We always look to share interesting content, that adds value and triggers new debate, but probably one of the things you really want to know about us is just this: what we, as a Venture Capital fund, look for in a startup. In fact we could be looking just for you.. yes, you… so listen up!

A couple of weeks ago we organized a Product Tank at the office to discuss exactly this: what VCs like ours focus on or value more in a product. This post aims to go a bit further. Here are our investment criteria, explained; hope they help!

Before we begin, it’s important to draw a difference between the criteria that result from our strong specialization from those that arise from our vision and philosophy as a fund. This means the first step is always to make sure the startup fits within our focus, in terms of business model, growth stage and geographic reach. Once we tick this box, we move on to the next level. Is there a great team behind the company? Do they share a disruptive vision of the market? Do the current KPIs foreshadow a solid business?

1- A fit with our focus:

a. Business model: We are convinced specialization brings value. That’s why we only invest in two business models we know first-hand from our previous experience: marketplaces and disruptive e-commerces.

b. Growth stage: We invest in early phases: mainly seed and ocasionally Series A. Although there’s no real consensus yet of where to draw the line between these two stages, at Samaipata we look at a number of criteria beyond typical KPIs: how strong the team is at this point, how much capital they have managed to raise, do they have a solid track record in operations, etc.

c. Geographic focus: Although we have a European outlook, we have a strong focus on Southern Europe, where we are seeing enormous opportunities for the years to come. Without loosing sight of course of what goes on in the heart of technological innovation in Europe, London, where have already made an investment (Jinn).

d. Industry: In this we are agnostic, although some industries move us more than others.

e. Round size and expected ticket: We invest tickets from 150k€ to 750K €, keeping up to 3 million euros for follow-up rounds.

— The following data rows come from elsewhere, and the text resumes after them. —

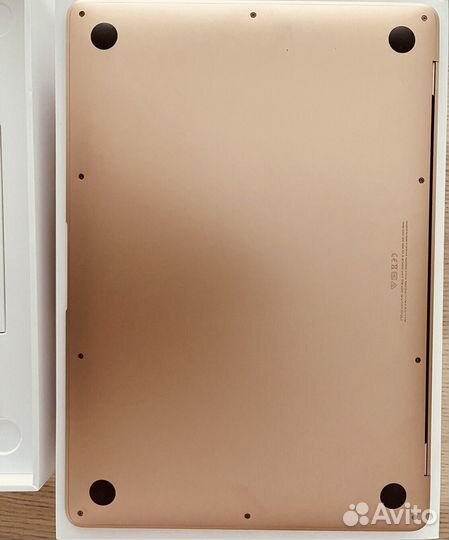 Ноутбук Apple MacBook Air 13 дюймов — 2020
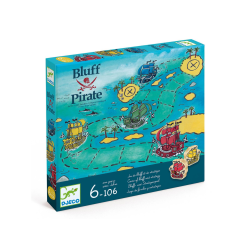 Bluff Pirates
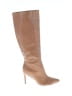 Nine West Tan Boots Size 9 1/2 - photo 1
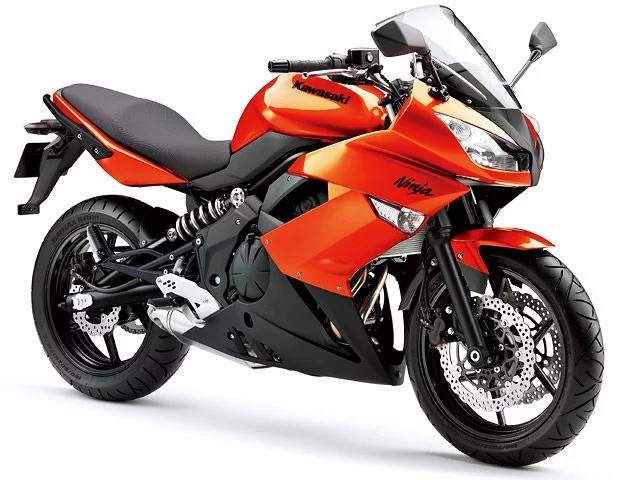 Kawasaki Ninja 650R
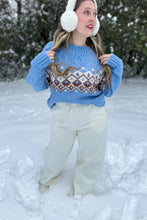 Load image into Gallery viewer, Ivory Flare Sweatpants
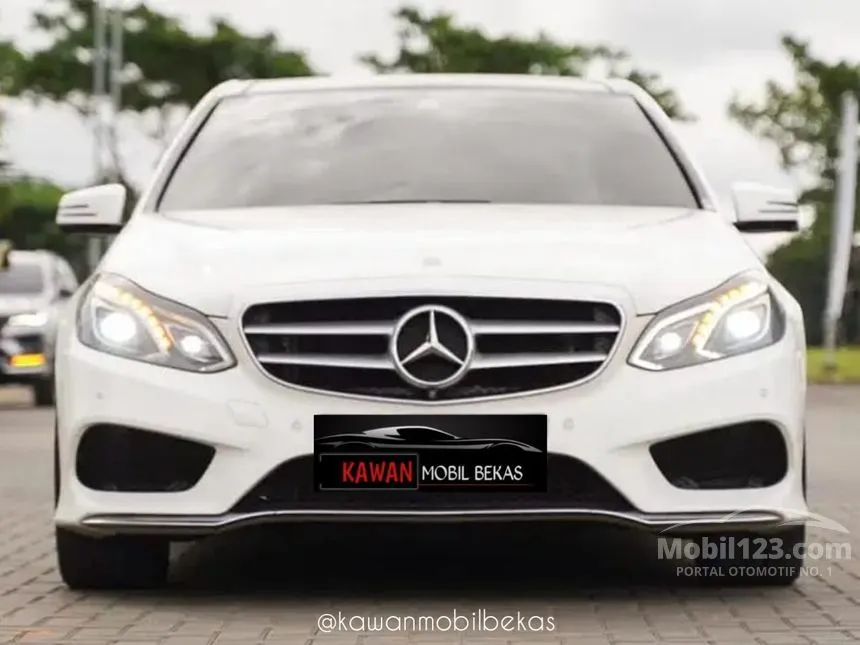 Jual Mobil Mercedes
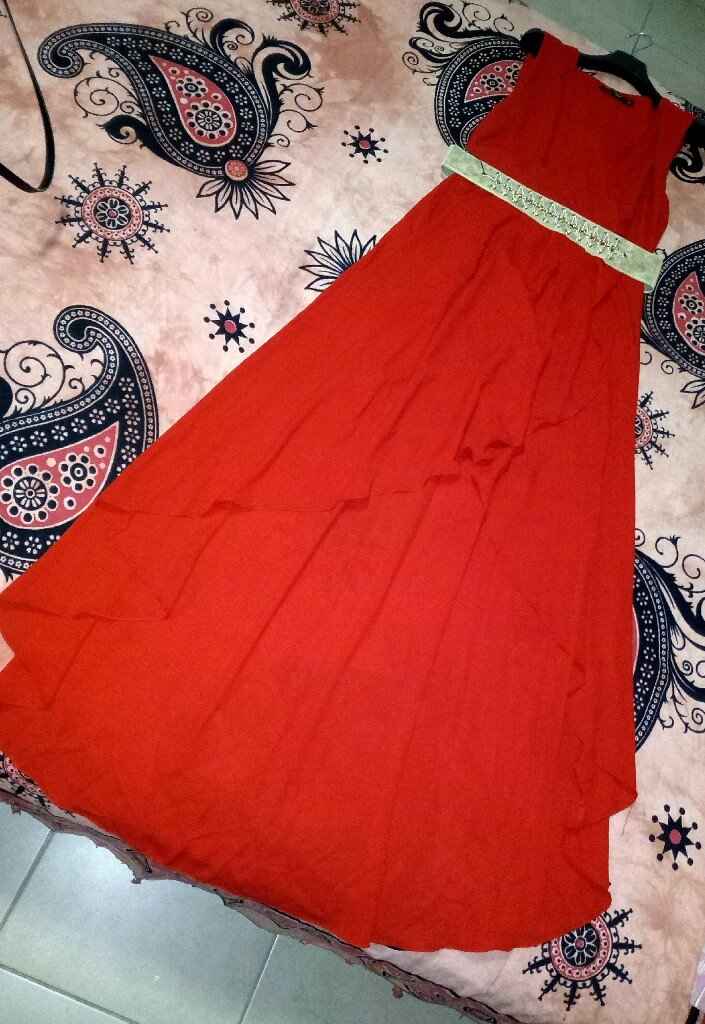 Insicurezza abito invitata - 1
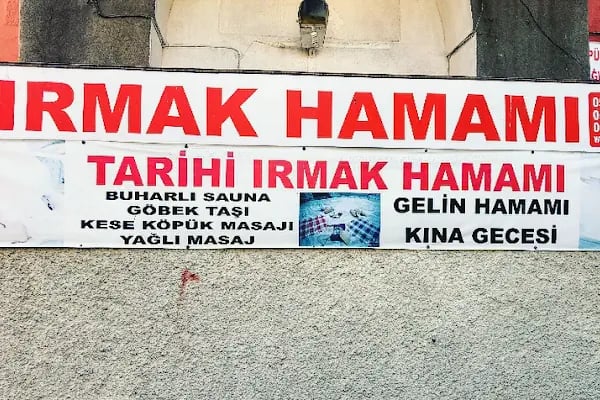 TARİHİ IRMAK HAMAMI - Resim 2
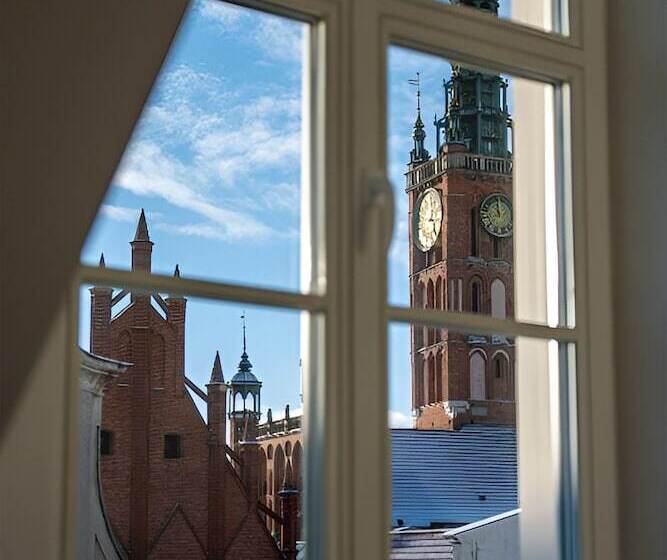 Baltic Gdansk Old Town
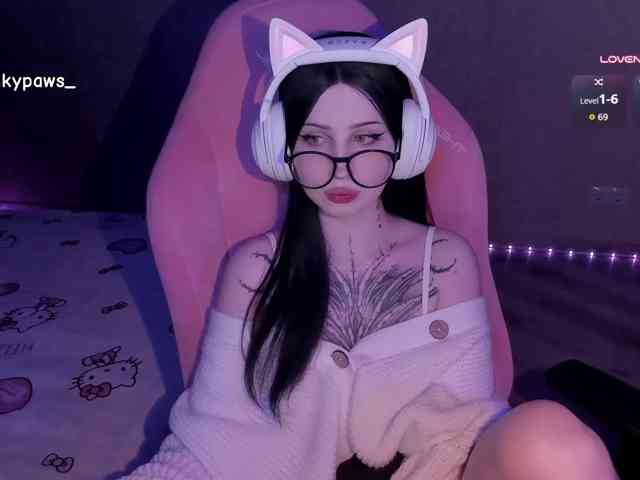 blinkypaws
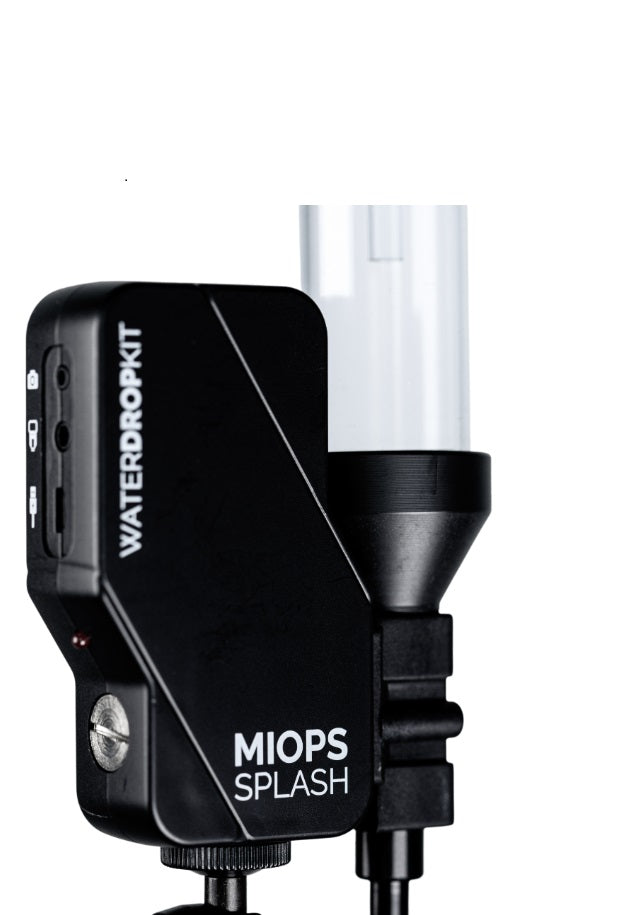 Miops Splash V2 Wassertropfen Kit + S1 Kabel — 2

Once we tick this first box, we move on to evaluate the project (if not, we’ll be in any case very happy to start learning about your business so we know each other when it’s the right time for us). Of course, depending on the stage (seed or series A) we’ll focus more on some aspects than others; in seed most of the weight will be on the team.

2- The project

a) The team: The number 1 KPI, no doubt about that. We look for outstanding, ambitious teams, that stand out in what we call the Big Five:

  • Teams that share our disruptive and ambitious vision of a market
  • Founder/market fit: Founders that have such a deep understanding of their product and business that literally personify it.
  • Talent attraction: We know it’s a pretty difficult task at this point of the game, but we’re convinced it’s not something that can wait until later. A strong team is key from the very beginning.
  • Fundraising: Venture capital funds only invest once previous capital has been raised, even if it’s from friends, family and fools.
  • Operations track record.

Of course, we also strongly value leadership, persistence, internal governance, shared values and vision, etc.

b) The business and the market: We like big markets, ideally with strong tailwinds, where there is in fact a pain, and a solution that brings value and potentially disrupts the market. Of course, we also focus on the product and the technology, not just where it stands today but also what it can evolve it in the future.

c) Good unit economics: Both for the industry as a whole (scalable and defensible models) and for the startup: good margins, user retention, efficient customer acquisition costs (CAC), etc.

d) Aligned interests: Besides expected returns, we look closely at the cap table. Not only how it’s distributed and amongst whom, but also if they share our vision. A key aspect, do the founders still retain approximately 70% at the time in which we enter?